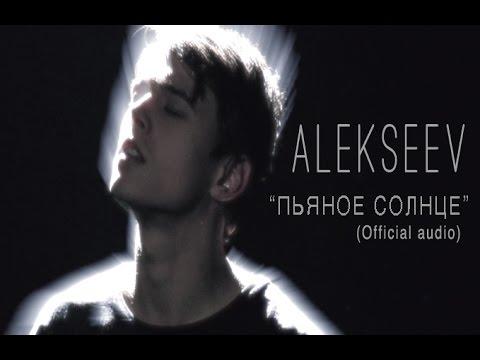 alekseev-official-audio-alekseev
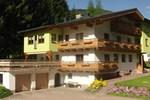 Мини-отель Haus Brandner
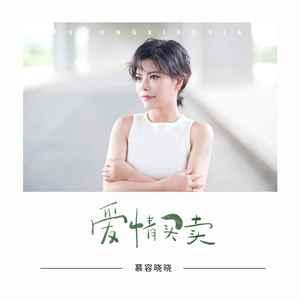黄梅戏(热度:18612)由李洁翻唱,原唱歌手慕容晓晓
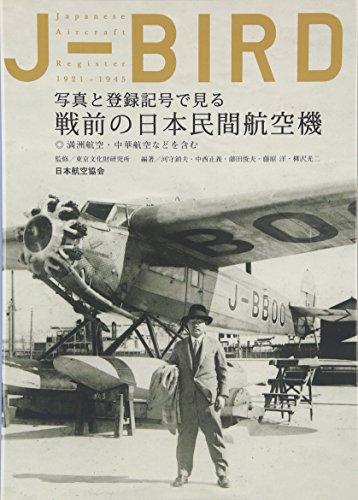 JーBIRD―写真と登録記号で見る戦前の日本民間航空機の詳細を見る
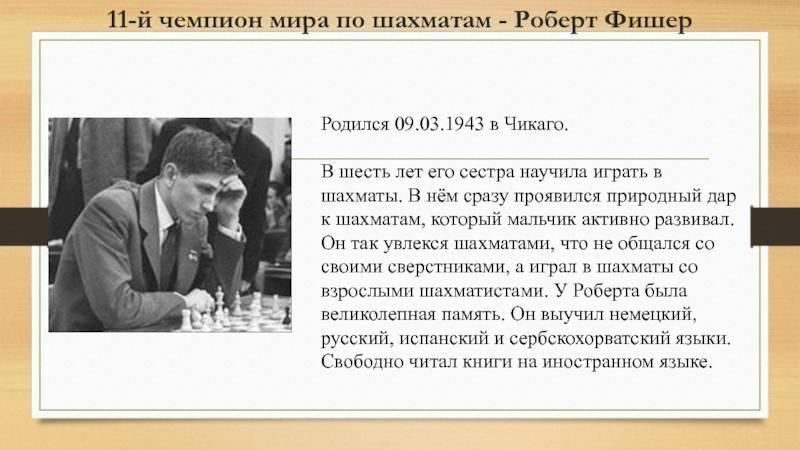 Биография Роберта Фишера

────────────────────────────────────────

→ **Problem requirements**
Nothing but the lines from the line containing "黄梅戏(热度:18612)由李洁翻唱,原唱歌手慕容晓晓" through the end of the records belongs in the answer, written out exactly, both ends included, without pictures.

→ **Solution to this task**
黄梅戏(热度:18612)由李洁翻唱,原唱歌手慕容晓晓
 JーBIRD―写真と登録記号で見る戦前の日本民間航空機の詳細を見る
 Биография Роберта Фишера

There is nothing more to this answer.